In one study, Neil Steinmetz, MD, and colleagues from eight medical centers in the U.S. and Canada reported on the use of 201Tl/99mTc Annexin SPECT in 59 patients who had experienced a myocardial infarction (MI) within the previous 96 hours. 81% of these patients showed persistent myocardial tissue injury on imaging. Even in patients who had been successfully revascularized (blood flowing normally to the heart), the 201Tl/99mTc Annexin SPECT revealed areas of persistent cellular damage. In a second study, Raymond Taillefer, MD, and colleagues from the Centre Hospitalier de lUniversité de Montréal (Canada), provided additional evidence that this imaging procedure is effective during the first 4 days after an MI.

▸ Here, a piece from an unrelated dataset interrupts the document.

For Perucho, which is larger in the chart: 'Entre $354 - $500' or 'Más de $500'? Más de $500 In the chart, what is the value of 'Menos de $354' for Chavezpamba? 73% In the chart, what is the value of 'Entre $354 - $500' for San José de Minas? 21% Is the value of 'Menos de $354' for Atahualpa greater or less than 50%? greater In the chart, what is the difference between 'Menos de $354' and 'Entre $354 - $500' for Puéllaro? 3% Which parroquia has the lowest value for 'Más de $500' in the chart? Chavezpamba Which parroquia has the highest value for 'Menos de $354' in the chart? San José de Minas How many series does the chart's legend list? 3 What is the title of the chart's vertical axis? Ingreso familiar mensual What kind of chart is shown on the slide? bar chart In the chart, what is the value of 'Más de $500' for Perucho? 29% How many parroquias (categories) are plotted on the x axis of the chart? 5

Apomate (Theseus Imaging, Boston, MA) is a radiopharmaceutical originally developed for imaging cell death (apoptosis and necrosis) as an early indicator of response to anticancer treatment. The studies reported at the SNM meeting are part of a larger effort to use Apomate and nuclear medicine techniques to determine the extent and location of myocardial cellular injury after an infarction and the response to treatment. Evidence presented at the SNM meeting suggests that Annexin SPECT is safe and effective in detecting persistent areas of damage and diagnosing the extent of past myocardial injury in patients who have experienced MIs. Using this information, physicians may be able to tailor treatment plans and lifestyle changes to the specific needs of each patient Myocardial infarction is the medical term for a heart attack and results when the supply of oxygen is cut off to some portion of the heart muscle. The American Heart Association estimates that more than a million Americans will experience a heart attack in 2002, and more than 300,000 American will die of sudden cardiac arrest.